EXERCISE AIM: Copy the rows below word for word, starting with the line that contains "Which element is" and continuing through the last line of the rows.

RECORDS TO PROCESS:
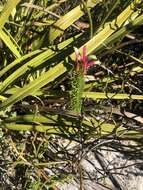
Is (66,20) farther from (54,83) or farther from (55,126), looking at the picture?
(55,126)

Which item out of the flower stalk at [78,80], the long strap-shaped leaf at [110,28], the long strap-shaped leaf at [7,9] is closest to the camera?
the flower stalk at [78,80]

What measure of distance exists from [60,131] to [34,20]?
414mm

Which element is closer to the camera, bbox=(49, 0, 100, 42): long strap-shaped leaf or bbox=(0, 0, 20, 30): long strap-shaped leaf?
bbox=(0, 0, 20, 30): long strap-shaped leaf

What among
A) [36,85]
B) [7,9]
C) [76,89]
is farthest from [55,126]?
[7,9]

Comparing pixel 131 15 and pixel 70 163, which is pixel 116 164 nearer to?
pixel 70 163

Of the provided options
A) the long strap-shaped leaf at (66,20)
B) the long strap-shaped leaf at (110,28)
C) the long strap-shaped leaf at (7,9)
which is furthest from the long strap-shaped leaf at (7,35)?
the long strap-shaped leaf at (110,28)

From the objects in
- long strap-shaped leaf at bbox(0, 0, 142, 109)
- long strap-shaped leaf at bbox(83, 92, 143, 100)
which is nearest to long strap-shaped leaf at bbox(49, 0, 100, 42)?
long strap-shaped leaf at bbox(0, 0, 142, 109)

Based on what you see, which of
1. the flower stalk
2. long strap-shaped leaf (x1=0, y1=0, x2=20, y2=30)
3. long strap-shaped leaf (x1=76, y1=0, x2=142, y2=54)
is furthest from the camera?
long strap-shaped leaf (x1=76, y1=0, x2=142, y2=54)

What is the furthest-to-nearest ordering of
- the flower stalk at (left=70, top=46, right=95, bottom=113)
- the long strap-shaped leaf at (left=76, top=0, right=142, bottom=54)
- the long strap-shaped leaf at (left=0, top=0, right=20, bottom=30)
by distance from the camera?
the long strap-shaped leaf at (left=76, top=0, right=142, bottom=54)
the long strap-shaped leaf at (left=0, top=0, right=20, bottom=30)
the flower stalk at (left=70, top=46, right=95, bottom=113)

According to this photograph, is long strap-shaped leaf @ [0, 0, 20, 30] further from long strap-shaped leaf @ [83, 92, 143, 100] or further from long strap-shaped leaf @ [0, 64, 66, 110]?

WORKED SOLUTION:
Which element is closer to the camera, bbox=(49, 0, 100, 42): long strap-shaped leaf or bbox=(0, 0, 20, 30): long strap-shaped leaf?
bbox=(0, 0, 20, 30): long strap-shaped leaf

What among
A) [36,85]
B) [7,9]
C) [76,89]
is farthest from [55,126]?
[7,9]

Comparing pixel 131 15 and pixel 70 163, which is pixel 116 164 nearer to?
pixel 70 163

Of the provided options
A) the long strap-shaped leaf at (66,20)
B) the long strap-shaped leaf at (110,28)
C) the long strap-shaped leaf at (7,9)
which is furthest from the long strap-shaped leaf at (7,35)?
the long strap-shaped leaf at (110,28)

From the objects in
- long strap-shaped leaf at bbox(0, 0, 142, 109)
- long strap-shaped leaf at bbox(83, 92, 143, 100)
which is nearest to long strap-shaped leaf at bbox(49, 0, 100, 42)?
long strap-shaped leaf at bbox(0, 0, 142, 109)

Based on what you see, which of
1. the flower stalk
2. long strap-shaped leaf (x1=0, y1=0, x2=20, y2=30)
3. long strap-shaped leaf (x1=76, y1=0, x2=142, y2=54)
is furthest from the camera?
long strap-shaped leaf (x1=76, y1=0, x2=142, y2=54)

What is the furthest-to-nearest ordering of
- the flower stalk at (left=70, top=46, right=95, bottom=113)
- the long strap-shaped leaf at (left=76, top=0, right=142, bottom=54)
- the long strap-shaped leaf at (left=0, top=0, right=20, bottom=30)
by distance from the camera?
the long strap-shaped leaf at (left=76, top=0, right=142, bottom=54)
the long strap-shaped leaf at (left=0, top=0, right=20, bottom=30)
the flower stalk at (left=70, top=46, right=95, bottom=113)

According to this photograph, is long strap-shaped leaf @ [0, 0, 20, 30] further from long strap-shaped leaf @ [83, 92, 143, 100] or further from long strap-shaped leaf @ [0, 64, 66, 110]?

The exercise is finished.